Let's say I have this application:
#include <atomic>
#include <thread>
#include <iostream>
#include <chrono>
void do_something(const std::atomic<bool>& stop) {
while (!stop) {
std::cout << "Doing stuff..." << std::endl;
std::this_thread::sleep_for(std::chrono::seconds(1));
}
}
int main() {
std::atomic<bool> stop { false };
std::thread wait([&stop] {
std::this_thread::sleep_for(std::chrono::seconds(10));
stop = true;
});
do_something(stop);
wait.join();
}
This works as expected. The main thread loops until the wait
thread sets stop
. As far as I know, there's no real issues with this application since it's using an std::atomic<bool>
for synchronization between the threads.
However, I can break the application by changing the signature of do_something
to this:
void do_something(const bool& stop);
This still compiles without any warnings, but the loop in do_something
never exits. Conceptually, I understand why this happens. do_something
is accepting a const reference to a non-atomic value, so it would be reasonable to optimize the function to something like:
void do_something(const bool& stop) {
if (!stop) {
while(true) {
std::cout << "Doing stuff..." << std::endl;
std::this_thread::sleep_for(std::chrono::seconds(1));
}
}
}
What's confusing to me is why the modified application compiles at all. I wouldn't expect to be able to pass an std::atomic
value into a function expecting a const reference to a non-atomic type. I haven't looked at the standard, but I don't see anything on cppreference that suggests this conversion is allowed.
Am I misunderstanding something here? Is this just some quirk of std::atomic
that's not obvious to me from the documentation?

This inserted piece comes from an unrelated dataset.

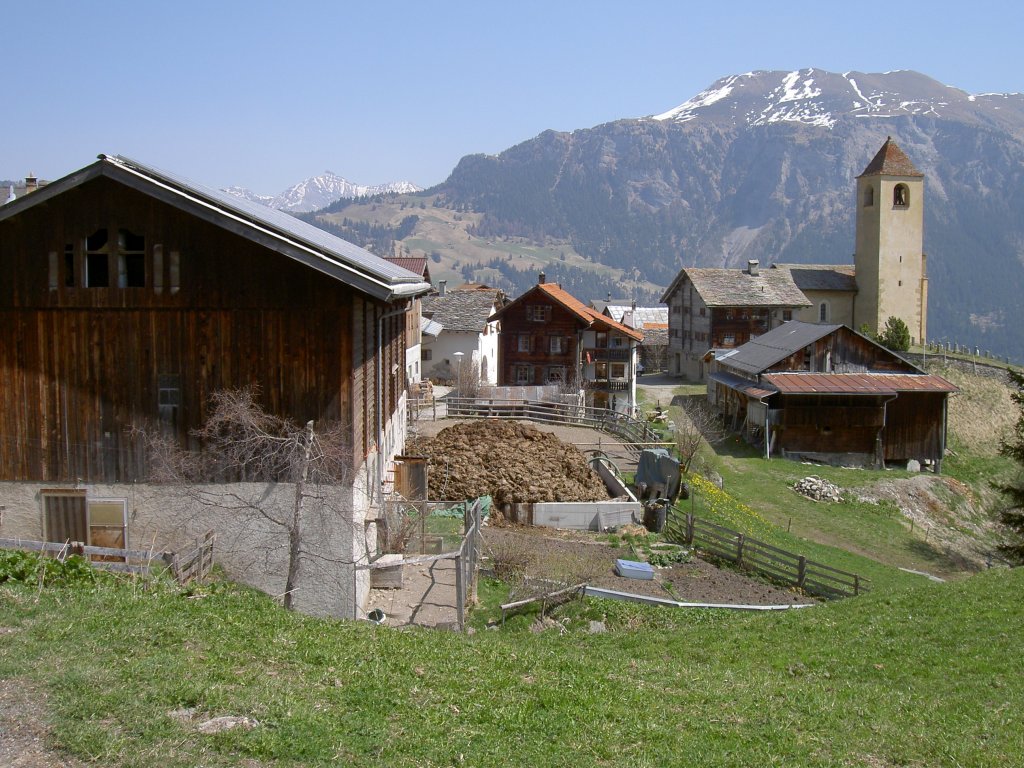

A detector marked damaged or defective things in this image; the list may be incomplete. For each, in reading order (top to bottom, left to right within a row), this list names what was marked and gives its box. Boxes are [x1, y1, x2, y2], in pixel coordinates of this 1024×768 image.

rusty metal roof [765, 374, 954, 397]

CodePudding user response:
This is because there is an implicit conversion when you call
do_something(const bool &stop)
while passing an std::atomic<bool>
It translates to:
do_something(static_cast<bool>(stop.operator bool()));
As you can see here : https://en.cppreference.com/w/cpp/atomic/atomic/operator_T
You actually tell the compiler to load the value once, right at the time of the call.